BEGIN TEXT UNDER STUDY

There is a race condition between nilfs_dirty_inode() and
nilfs_set_file_dirty().
When a file is opened, nilfs_dirty_inode() is called to update the
access timestamp in the inode. It calls __nilfs_mark_inode_dirty() in a
separate transaction. __nilfs_mark_inode_dirty() caches the ifile
buffer_head in the i_bh field of the inode info structure and marks it
as dirty.
After some data was written to the file in another transaction, the
function nilfs_set_file_dirty() is called, which adds the inode to the
ns_dirty_files list.
Then the segment construction calls nilfs_segctor_collect_dirty_files(),
which goes through the ns_dirty_files list and checks the i_bh field.
If there is a cached buffer_head in i_bh it is not marked as dirty
again.

END TEXT UNDER STUDY
BEGIN STORED DATA

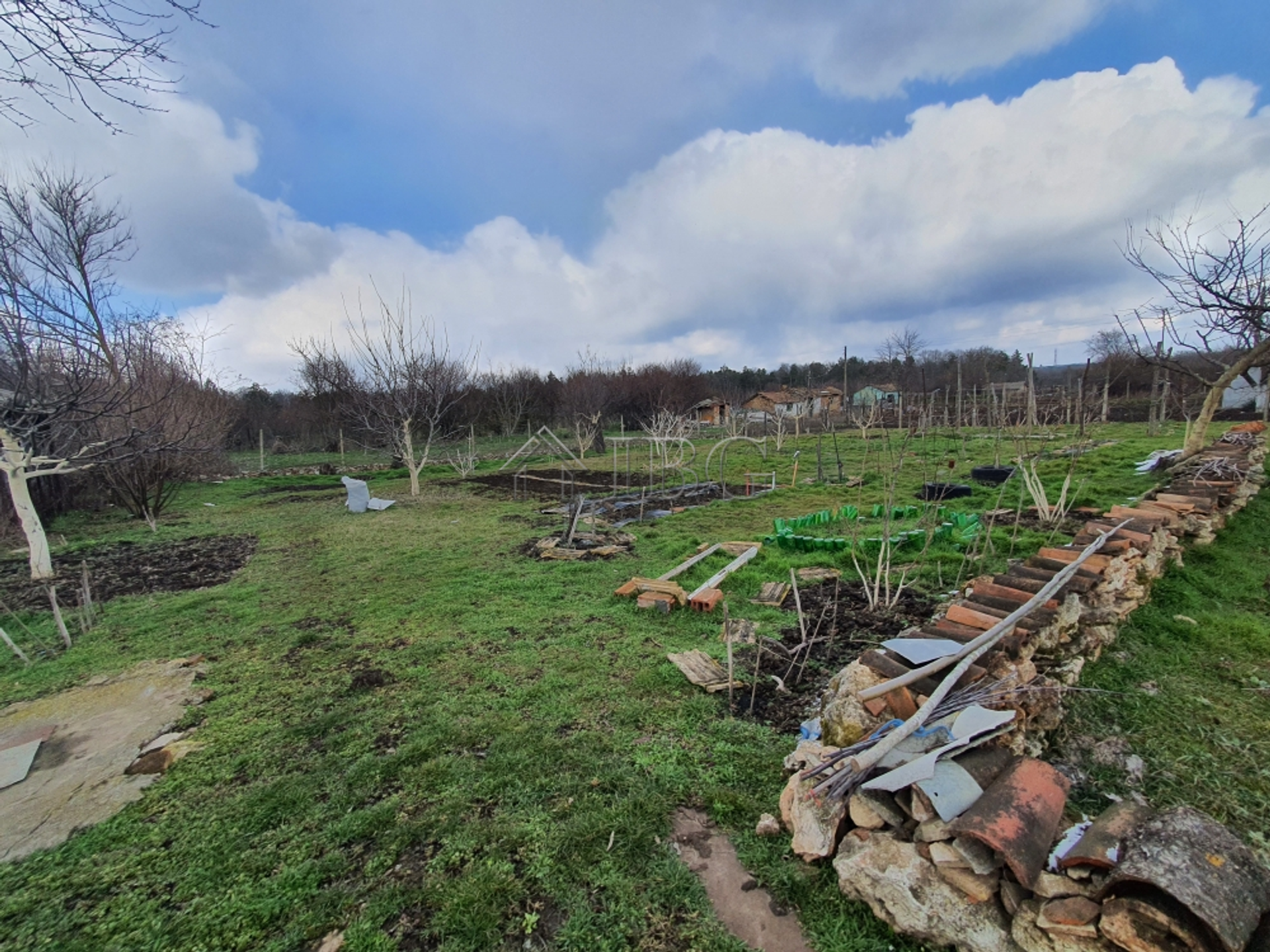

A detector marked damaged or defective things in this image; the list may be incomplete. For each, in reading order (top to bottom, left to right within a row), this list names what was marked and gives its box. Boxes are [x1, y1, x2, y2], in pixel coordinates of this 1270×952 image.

END STORED DATA

▸ WHAT IS EXPECTED:
Continue the description of the nilfs_dirty_inode() race condition, picking up right after its last sentence. None of the data is needed here.

▸ RESPONSE:
Since nilfs_dirty_inode() and nilfs_set_file_dirty() use separate
transactions, it is possible that a segment construction that writes out
the ifile occurs in-between the two. If this happens the inode is not
on the ns_dirty_files list, but its ifile block is still marked as dirty
and written out.
In the next segment construction, the data for the file is written out
and nilfs_bmap_propagate() updates the b-tree. Eventually the bmap root
is written into the i_bh block, which is not dirty, because it was
written out in another segment construction.
As a result the bmap update can be lost, which leads to file system
corruption. Either the virtual block address points to an unallocated
DAT block, or the DAT entry will be reused for something different.
The error can remain undetected for a long time. A typical error
message would be one of the "bad btree" errors or a warning that a DAT
entry could not be found.
This bug can be reproduced reliably by a simple benchmark that creates
and overwrites millions of 4k files.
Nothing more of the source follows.